Vierges au coeurs sublime, honneur de l’archipel,
Votre religion comme une autre est auguste,
Et l’amour se rira de l’Enfer et du Ciel !
Que nous veulent les lois du juste et de l’injuste ? (…)”
Bref pour en revenir à son “homophobie”; je pense que Baudelaire est simplement convaincu que le couple lesbien porte en lui son malheur. Chose que beaucoup ont crû et croient encore aujourd’hui.
Sinon, je ne suis pas fan de “Sexe Intentions” non plus (sorry) quand à “Closer” (le film dont tu parles avec Jude Law, Julia Roberts et Nathalie Portman) je ne suis pas sûre qu’il m’ait fait meilleure impression.

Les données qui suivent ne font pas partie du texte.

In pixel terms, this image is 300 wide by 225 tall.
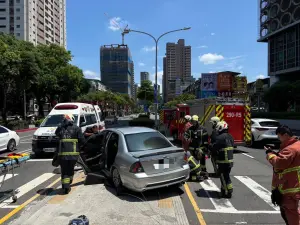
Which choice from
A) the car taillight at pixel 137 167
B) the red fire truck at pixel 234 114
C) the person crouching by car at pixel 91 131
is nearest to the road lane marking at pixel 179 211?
the car taillight at pixel 137 167

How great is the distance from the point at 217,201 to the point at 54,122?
362 inches

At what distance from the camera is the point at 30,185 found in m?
8.34

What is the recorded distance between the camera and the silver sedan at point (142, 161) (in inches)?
251

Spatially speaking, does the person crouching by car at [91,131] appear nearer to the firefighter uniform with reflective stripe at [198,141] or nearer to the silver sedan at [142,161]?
the silver sedan at [142,161]

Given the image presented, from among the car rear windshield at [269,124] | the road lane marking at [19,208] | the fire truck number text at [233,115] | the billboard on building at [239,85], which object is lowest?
the road lane marking at [19,208]

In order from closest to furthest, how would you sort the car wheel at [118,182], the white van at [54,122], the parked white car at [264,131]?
the car wheel at [118,182] → the white van at [54,122] → the parked white car at [264,131]

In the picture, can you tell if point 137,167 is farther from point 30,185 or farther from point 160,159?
point 30,185

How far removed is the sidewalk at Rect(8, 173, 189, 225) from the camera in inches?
210

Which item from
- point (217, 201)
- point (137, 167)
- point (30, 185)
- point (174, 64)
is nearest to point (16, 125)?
point (30, 185)

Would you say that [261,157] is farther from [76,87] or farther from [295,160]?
[76,87]

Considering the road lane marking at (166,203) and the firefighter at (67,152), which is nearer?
the road lane marking at (166,203)

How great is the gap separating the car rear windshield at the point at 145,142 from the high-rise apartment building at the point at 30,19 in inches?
4618

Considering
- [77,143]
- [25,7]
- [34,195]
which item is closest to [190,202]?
[77,143]

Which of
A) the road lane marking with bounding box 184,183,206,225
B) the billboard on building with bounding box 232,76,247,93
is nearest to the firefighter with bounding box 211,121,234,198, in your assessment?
the road lane marking with bounding box 184,183,206,225
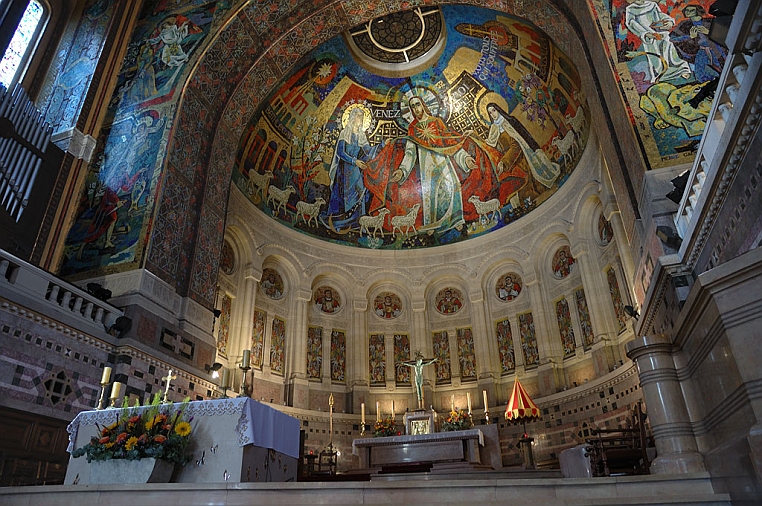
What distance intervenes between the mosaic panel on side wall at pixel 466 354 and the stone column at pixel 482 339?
0.99 feet

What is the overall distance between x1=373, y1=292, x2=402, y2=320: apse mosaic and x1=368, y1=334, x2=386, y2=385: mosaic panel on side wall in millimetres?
941

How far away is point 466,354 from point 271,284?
25.8ft

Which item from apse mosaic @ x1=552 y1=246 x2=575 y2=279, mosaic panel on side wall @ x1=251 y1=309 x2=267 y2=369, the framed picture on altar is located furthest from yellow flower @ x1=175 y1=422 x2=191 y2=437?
apse mosaic @ x1=552 y1=246 x2=575 y2=279

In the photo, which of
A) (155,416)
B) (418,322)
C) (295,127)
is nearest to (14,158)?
(155,416)

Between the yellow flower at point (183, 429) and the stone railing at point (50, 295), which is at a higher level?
the stone railing at point (50, 295)

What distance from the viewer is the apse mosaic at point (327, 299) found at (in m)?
20.0

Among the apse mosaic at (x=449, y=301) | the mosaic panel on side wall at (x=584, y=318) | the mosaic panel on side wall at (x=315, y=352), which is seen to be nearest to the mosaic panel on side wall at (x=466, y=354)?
the apse mosaic at (x=449, y=301)

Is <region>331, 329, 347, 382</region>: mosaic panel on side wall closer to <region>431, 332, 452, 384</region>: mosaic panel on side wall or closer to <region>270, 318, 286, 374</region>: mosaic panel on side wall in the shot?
<region>270, 318, 286, 374</region>: mosaic panel on side wall

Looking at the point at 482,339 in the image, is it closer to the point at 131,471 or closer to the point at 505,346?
the point at 505,346

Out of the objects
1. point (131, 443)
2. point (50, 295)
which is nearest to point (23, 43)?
point (50, 295)

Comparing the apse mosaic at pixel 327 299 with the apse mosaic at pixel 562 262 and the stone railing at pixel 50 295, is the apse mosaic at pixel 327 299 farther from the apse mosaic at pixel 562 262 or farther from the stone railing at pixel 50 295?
the stone railing at pixel 50 295

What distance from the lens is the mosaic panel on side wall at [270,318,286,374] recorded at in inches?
699

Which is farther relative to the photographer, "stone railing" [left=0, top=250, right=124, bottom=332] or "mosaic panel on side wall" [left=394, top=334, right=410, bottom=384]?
"mosaic panel on side wall" [left=394, top=334, right=410, bottom=384]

Ah. Le de Laclos c’est 18ème.
Voilà.
up!
j’aime beaucoup ce Baudelaire extrait des fleurs du mal :
Parfum exotique
Quand, les deux yeux fermés, en un soir chaud d’automne,
Je respire l’odeur de ton sein chaleureux,
Je vois se dérouler des rivages heureux
Qu’éblouissent les feux d’un soleil monotone ;
Une île paresseuse où la nature donne
Des arbres singuliers et des fruits savoureux ;
Des hommes dont le corps est mince et vigoureux,
Et des femmes dont l’œil par sa franchise étonne.
Guidé par ton odeur vers de charmants climats,
Je vois un port rempli de voiles et de mâts
Encor tout fatigués par la vague marine,
Pendant que le parfum des verts tamariniers,
Qui circule dans l’air et m’enfle la narine,
Se mêle dans mon âme au chant des mariniers.